Investors interested in stocks from the Computers - IT Services sector have probably already heard of SAIC (SAIC - Free Report) and CoStar Group (CSGP - Free Report) . But which of these two stocks presents investors with the better value opportunity right now? Let's take a closer look.
The best way to find great value stocks is to pair a strong Zacks Rank with an impressive grade in the Value category of our Style Scores system. The proven Zacks Rank emphasizes companies with positive estimate revision trends, and our Style Scores highlight stocks with specific traits.
SAIC has a Zacks Rank of #2 (Buy), while CoStar Group has a Zacks Rank of #3 (Hold) right now. This system places an emphasis on companies that have seen positive earnings estimate revisions, so investors should feel comfortable knowing that SAIC is likely seeing its earnings outlook improve to a greater extent. However, value investors will care about much more than just this.
Value investors analyze a variety of traditional, tried-and-true metrics to help find companies that they believe are undervalued at their current share price levels.
The Value category of the Style Scores system identifies undervalued companies by looking at a number of key metrics.

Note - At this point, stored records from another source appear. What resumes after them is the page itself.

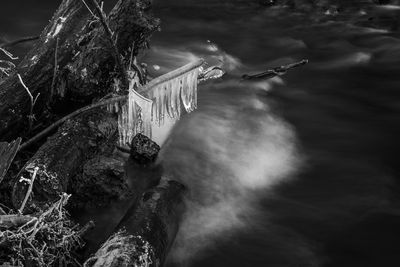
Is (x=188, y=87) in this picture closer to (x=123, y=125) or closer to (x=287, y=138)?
(x=123, y=125)

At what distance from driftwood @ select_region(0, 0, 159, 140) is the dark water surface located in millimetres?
1396

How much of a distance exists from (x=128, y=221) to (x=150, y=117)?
147cm

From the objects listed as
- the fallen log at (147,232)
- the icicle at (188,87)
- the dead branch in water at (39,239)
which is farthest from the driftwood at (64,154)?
the icicle at (188,87)

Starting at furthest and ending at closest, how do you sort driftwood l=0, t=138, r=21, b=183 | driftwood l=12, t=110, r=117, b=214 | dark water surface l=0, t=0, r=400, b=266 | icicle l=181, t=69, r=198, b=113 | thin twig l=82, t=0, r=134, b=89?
icicle l=181, t=69, r=198, b=113, dark water surface l=0, t=0, r=400, b=266, thin twig l=82, t=0, r=134, b=89, driftwood l=0, t=138, r=21, b=183, driftwood l=12, t=110, r=117, b=214

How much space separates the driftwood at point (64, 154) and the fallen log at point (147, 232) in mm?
713

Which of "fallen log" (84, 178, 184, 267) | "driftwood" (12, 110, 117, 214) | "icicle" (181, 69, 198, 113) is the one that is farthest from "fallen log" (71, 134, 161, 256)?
"icicle" (181, 69, 198, 113)

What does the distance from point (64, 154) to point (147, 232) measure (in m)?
1.17

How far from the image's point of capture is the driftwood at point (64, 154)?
3822 millimetres

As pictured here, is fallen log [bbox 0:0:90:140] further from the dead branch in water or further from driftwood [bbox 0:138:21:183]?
the dead branch in water

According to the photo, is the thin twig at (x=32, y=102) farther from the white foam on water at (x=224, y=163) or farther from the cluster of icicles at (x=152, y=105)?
the white foam on water at (x=224, y=163)

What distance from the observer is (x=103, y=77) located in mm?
5188

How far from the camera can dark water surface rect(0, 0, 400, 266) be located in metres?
4.70

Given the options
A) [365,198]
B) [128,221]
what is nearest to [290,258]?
[365,198]

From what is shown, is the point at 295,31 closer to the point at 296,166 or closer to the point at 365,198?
the point at 296,166
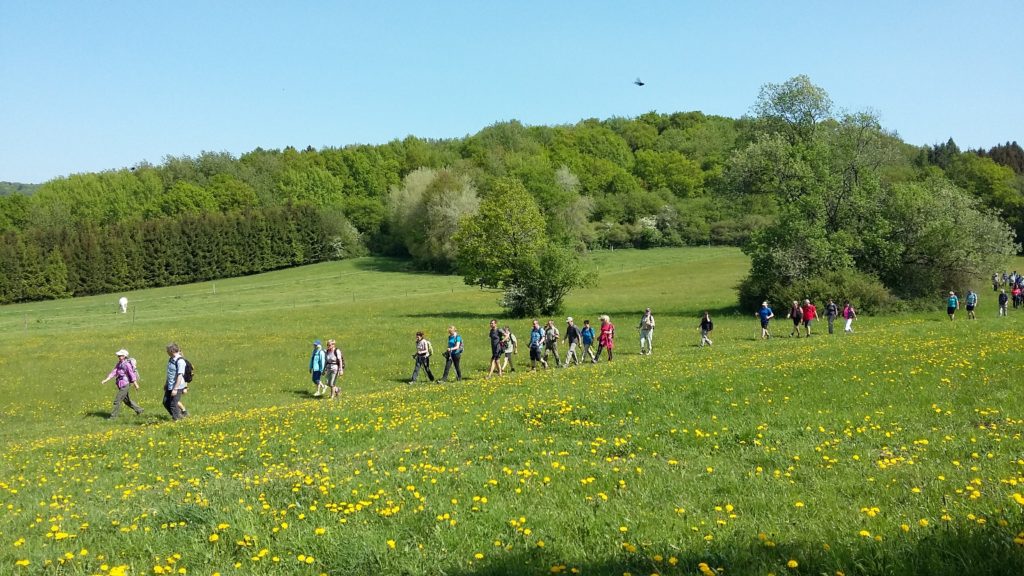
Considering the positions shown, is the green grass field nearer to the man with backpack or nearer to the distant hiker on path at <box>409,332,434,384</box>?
the man with backpack

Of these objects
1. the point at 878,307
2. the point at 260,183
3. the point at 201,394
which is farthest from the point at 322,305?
the point at 260,183

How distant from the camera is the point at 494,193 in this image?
5888 centimetres

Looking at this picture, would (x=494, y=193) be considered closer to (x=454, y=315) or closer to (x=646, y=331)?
(x=454, y=315)

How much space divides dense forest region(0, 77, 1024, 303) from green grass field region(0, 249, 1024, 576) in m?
24.5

These include the long-favored P/E ratio, P/S ratio, earnings yield, cash flow per share, and a variety of other fundamentals that help us determine a company's fair value.

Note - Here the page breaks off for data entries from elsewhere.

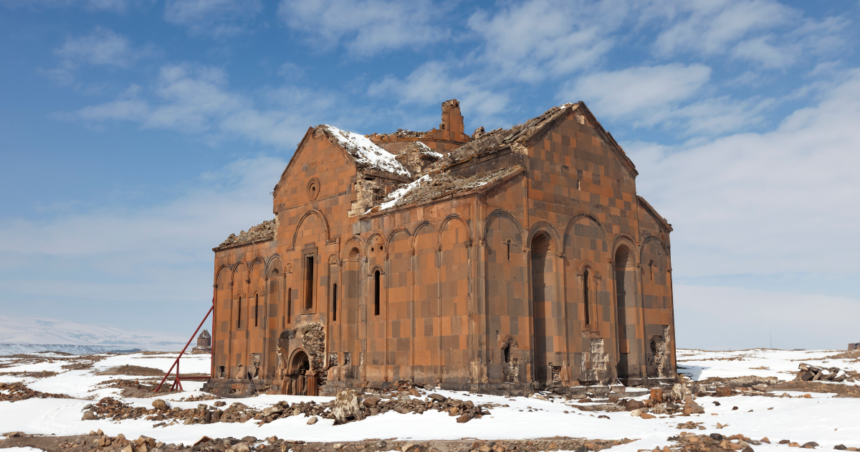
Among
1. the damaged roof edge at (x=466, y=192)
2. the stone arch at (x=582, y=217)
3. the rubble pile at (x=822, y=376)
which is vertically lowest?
the rubble pile at (x=822, y=376)

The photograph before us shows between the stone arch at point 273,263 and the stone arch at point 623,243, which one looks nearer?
the stone arch at point 623,243

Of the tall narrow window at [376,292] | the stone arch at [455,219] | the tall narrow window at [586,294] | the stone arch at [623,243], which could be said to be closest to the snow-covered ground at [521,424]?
the tall narrow window at [586,294]

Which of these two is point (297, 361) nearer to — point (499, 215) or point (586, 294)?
point (499, 215)

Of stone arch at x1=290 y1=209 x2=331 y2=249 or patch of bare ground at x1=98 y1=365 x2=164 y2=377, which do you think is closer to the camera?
stone arch at x1=290 y1=209 x2=331 y2=249

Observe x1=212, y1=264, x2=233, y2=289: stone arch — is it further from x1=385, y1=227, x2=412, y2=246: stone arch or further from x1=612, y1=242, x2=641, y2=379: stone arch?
x1=612, y1=242, x2=641, y2=379: stone arch

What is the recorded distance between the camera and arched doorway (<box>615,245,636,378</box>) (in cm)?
2220

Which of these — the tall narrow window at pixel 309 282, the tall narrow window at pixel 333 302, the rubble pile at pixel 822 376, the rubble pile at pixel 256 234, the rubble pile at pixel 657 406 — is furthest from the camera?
the rubble pile at pixel 256 234

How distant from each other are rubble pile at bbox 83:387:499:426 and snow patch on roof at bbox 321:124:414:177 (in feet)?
31.3

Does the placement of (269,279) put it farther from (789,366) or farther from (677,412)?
(789,366)

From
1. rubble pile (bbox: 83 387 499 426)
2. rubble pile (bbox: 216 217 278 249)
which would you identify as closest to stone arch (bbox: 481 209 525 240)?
rubble pile (bbox: 83 387 499 426)

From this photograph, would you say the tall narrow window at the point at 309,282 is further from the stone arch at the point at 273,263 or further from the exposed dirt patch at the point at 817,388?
the exposed dirt patch at the point at 817,388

SAIC currently has a forward P/E ratio of 14.85, while CSGP has a forward P/E of 59.37. We also note that SAIC has a PEG ratio of 2.70. This metric is used similarly to the famous P/E ratio, but the PEG ratio also takes into account the stock's expected earnings growth rate. CSGP currently has a PEG ratio of 3.96.

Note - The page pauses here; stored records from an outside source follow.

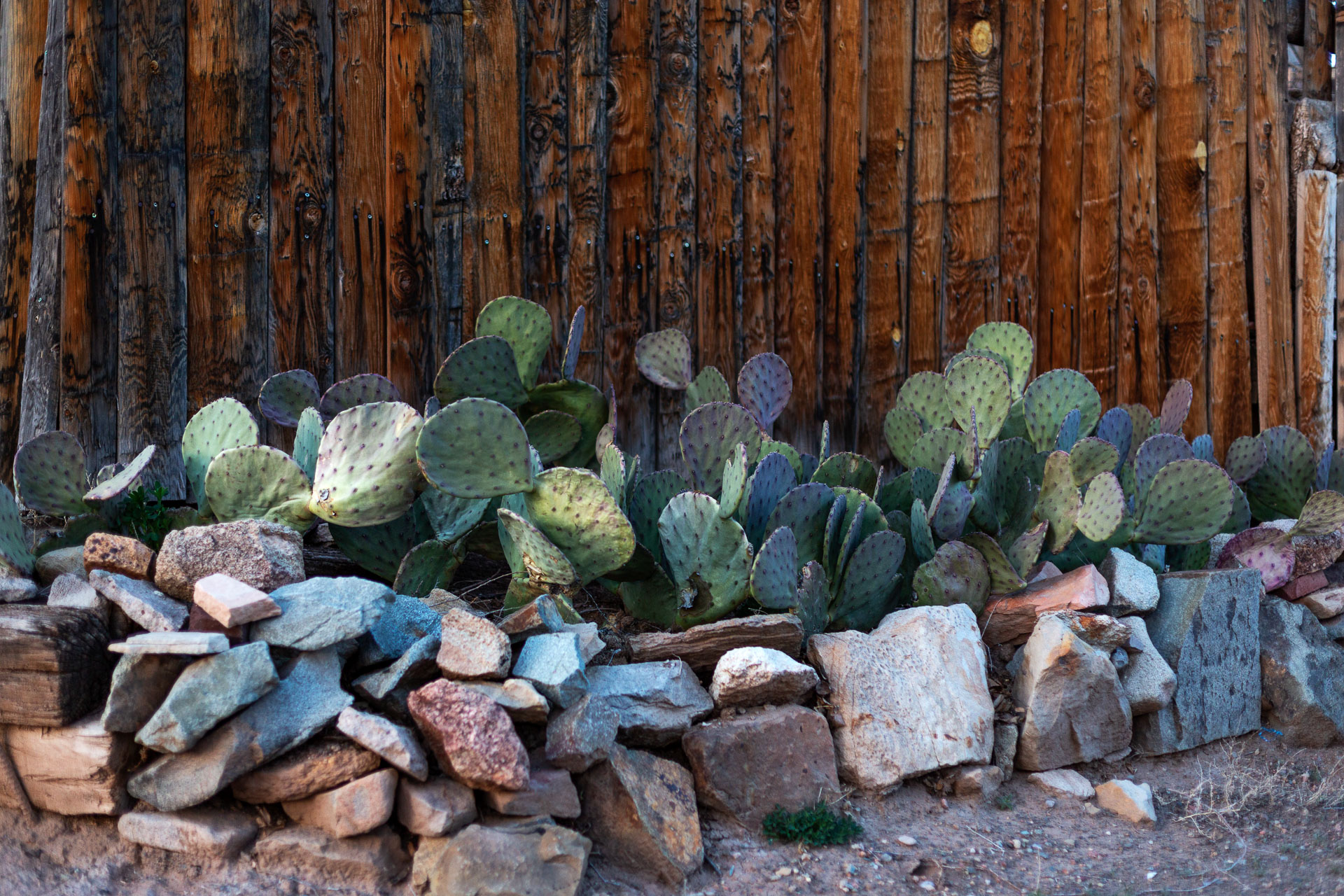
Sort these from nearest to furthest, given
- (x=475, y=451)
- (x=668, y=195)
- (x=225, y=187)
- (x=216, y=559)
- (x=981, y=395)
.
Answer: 1. (x=216, y=559)
2. (x=475, y=451)
3. (x=225, y=187)
4. (x=981, y=395)
5. (x=668, y=195)

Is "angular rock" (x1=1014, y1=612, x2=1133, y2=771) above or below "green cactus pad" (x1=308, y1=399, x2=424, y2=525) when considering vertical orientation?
below

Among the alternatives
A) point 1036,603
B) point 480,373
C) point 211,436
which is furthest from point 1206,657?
point 211,436

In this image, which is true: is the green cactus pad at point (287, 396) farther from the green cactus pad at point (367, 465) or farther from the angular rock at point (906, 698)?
the angular rock at point (906, 698)

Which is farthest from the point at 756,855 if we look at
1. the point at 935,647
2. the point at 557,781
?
the point at 935,647

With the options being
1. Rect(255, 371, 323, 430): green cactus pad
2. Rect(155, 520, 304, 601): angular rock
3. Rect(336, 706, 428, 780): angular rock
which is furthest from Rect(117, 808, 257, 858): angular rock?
Rect(255, 371, 323, 430): green cactus pad

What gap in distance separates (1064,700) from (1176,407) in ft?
5.08

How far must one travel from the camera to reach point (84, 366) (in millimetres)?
3240

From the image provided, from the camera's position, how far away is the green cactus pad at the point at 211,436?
2930 mm

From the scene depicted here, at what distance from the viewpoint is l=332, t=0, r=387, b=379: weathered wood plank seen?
3.36m

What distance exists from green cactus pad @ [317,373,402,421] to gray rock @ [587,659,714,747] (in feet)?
3.76

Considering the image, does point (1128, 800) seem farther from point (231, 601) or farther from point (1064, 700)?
point (231, 601)

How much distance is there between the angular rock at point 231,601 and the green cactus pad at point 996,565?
1.96m

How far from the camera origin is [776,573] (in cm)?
279

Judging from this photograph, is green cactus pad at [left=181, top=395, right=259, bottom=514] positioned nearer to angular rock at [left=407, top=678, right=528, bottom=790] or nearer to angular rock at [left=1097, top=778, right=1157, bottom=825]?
angular rock at [left=407, top=678, right=528, bottom=790]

Another notable valuation metric for SAIC is its P/B ratio of 3.27. Investors use the P/B ratio to look at a stock's market value versus its book value, which is defined as total assets minus total liabilities. By comparison, CSGP has a P/B of 6.84.
These are just a few of the metrics contributing to SAIC's Value grade of B and CSGP's Value grade of F.
SAIC has seen stronger estimate revision activity and sports more attractive valuation metrics than CSGP, so it seems like value investors will conclude that SAIC is the superior option right now.